ТЕКСТ ДЛЯ ИЗУЧЕНИЯ:
Чтение онлайн

ЖАНРЫ

У войны не женское лицо

Алексиевич Светлана Александровна

Шрифт:
 

«Я до Берлина с армией дошла...

Вернулась в свою деревню с двумя орденами Славы и медалями. Пожила три дня, а на четвертый мама поднимает меня с постели и говорит: “Доченька, я тебе собрала узелок. Уходи! Уходи... У тебя еще две младших сестры растут. Кто их замуж возьмет? Все знают, что ты четыре года была на фронте, с мужчинами...”

Не трогайте мою душу. Напишите, как другие, о моих наградах...»


«На войне как на войне. Это вам не театр...

Выстроили на поляне отряд, мы стали кольцом. А посередине – Миша К. и Коля М. – наши ребята. Миша был смелый разведчик, на гармошке играл. Никто лучше Коли не пел...

Приговор читали долго: в такой-то деревне потребовали две бутылки самогона,

а ночью... двух девочек... А в такой-то деревне... Забрали пальто и швейную машинку, которую тут же пропили... У соседей...

Приговариваются к расстрелу...

Кто будет расстреливать? Отряд молчит... Кто? Молчание. Командир сам привел приговор в исполнение...»

ПРЕДОСТАВЛЕННЫЕ МАТЕРИАЛЫ:
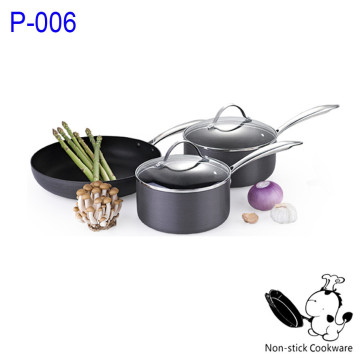 Ningbo pressed 5pcs induction teflon coating aluminium white ceramic coating nonstick aluminium non stick cookware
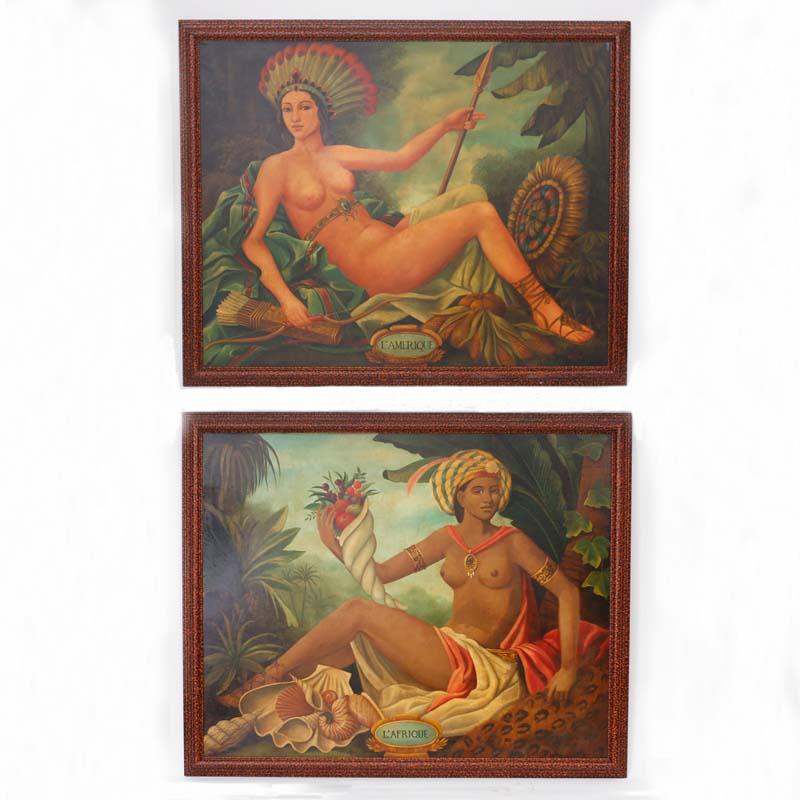 Paint L'Amerique by Skilling, Depicting a Voluptuous Woman in a Woodland Setting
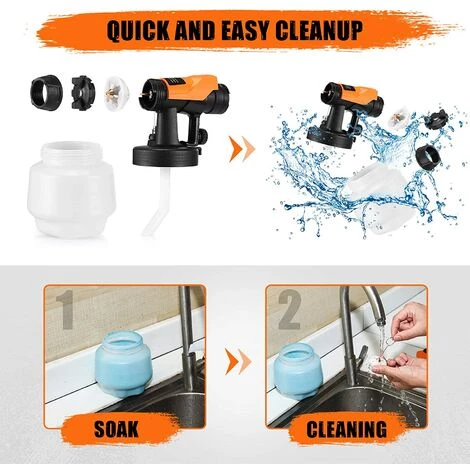 TACKLIFE Pistolet à Peinture Électrique, Pulvérisateur De Peinture 500W HVLP Avec 3 Buses En Cuivre Fournies Et 3 Modes De Pulvérisation De Peinture Max 100 DIN/S, Récipient 800ml-TLPS80A 4 TACKLIFE Pistolet à Peinture Électrique, Pulvérisateur De Peinture 500W HVLP Avec 3 Buses En Cuivre Fournies Et 3 Modes De Pulvérisation De Peinture Max 100 DIN/S, Récipient 800ml-TLPS80A – Image 4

УСЛОВИЯ УПРАЖНЕНИЯ:
- 1) Установите, соответствуют ли отрывку о войне три утверждения: (а) героиня вернулась в свою деревню с двумя орденами Славы; (б) мать отправила ее из дома на третий день после возвращения; (в) приговор привел в исполнение сам командир. Для каждого утверждения ответьте «да» или «нет» и дословно приведите решающие слова текста.
- 2) Продолжите отрывок о войне с того места, на котором он заканчивается.

ОТВЕТЫ ПО ЗАДАНИЯМ:
- 1)
(а) Да: «Вернулась в свою деревню с двумя орденами Славы и медалями».
(б) Нет: «Пожила три дня, а на четвертый мама поднимает меня с постели».
(в) Да: «Командир сам привел приговор в исполнение».

- 2)
«Я была пулеметчицей. Я столько убила...

После войны боялась долго рожать. Родила, когда успокоилась. Через семь лет...

Но я до сих пор ничего не простила. И не прощу! Я радовалась, когда видела пленных немцев. Я радовалась, что на них жалко было смотреть: на ногах портянки вместо сапогов, на голове портянки... Их ведут через деревню, они просят: “Мать, дай хлэба... Хлэба...” Меня поражало, что крестьяне выходили из хат и давали им, кто кусок хлеба, кто картошину. Мальчишки бежали за колонной и бросали камни... А женщины плакали...

Мне кажется, что я прожила две жизни: одну – мужскую, вторую – женскую...»


«После войны...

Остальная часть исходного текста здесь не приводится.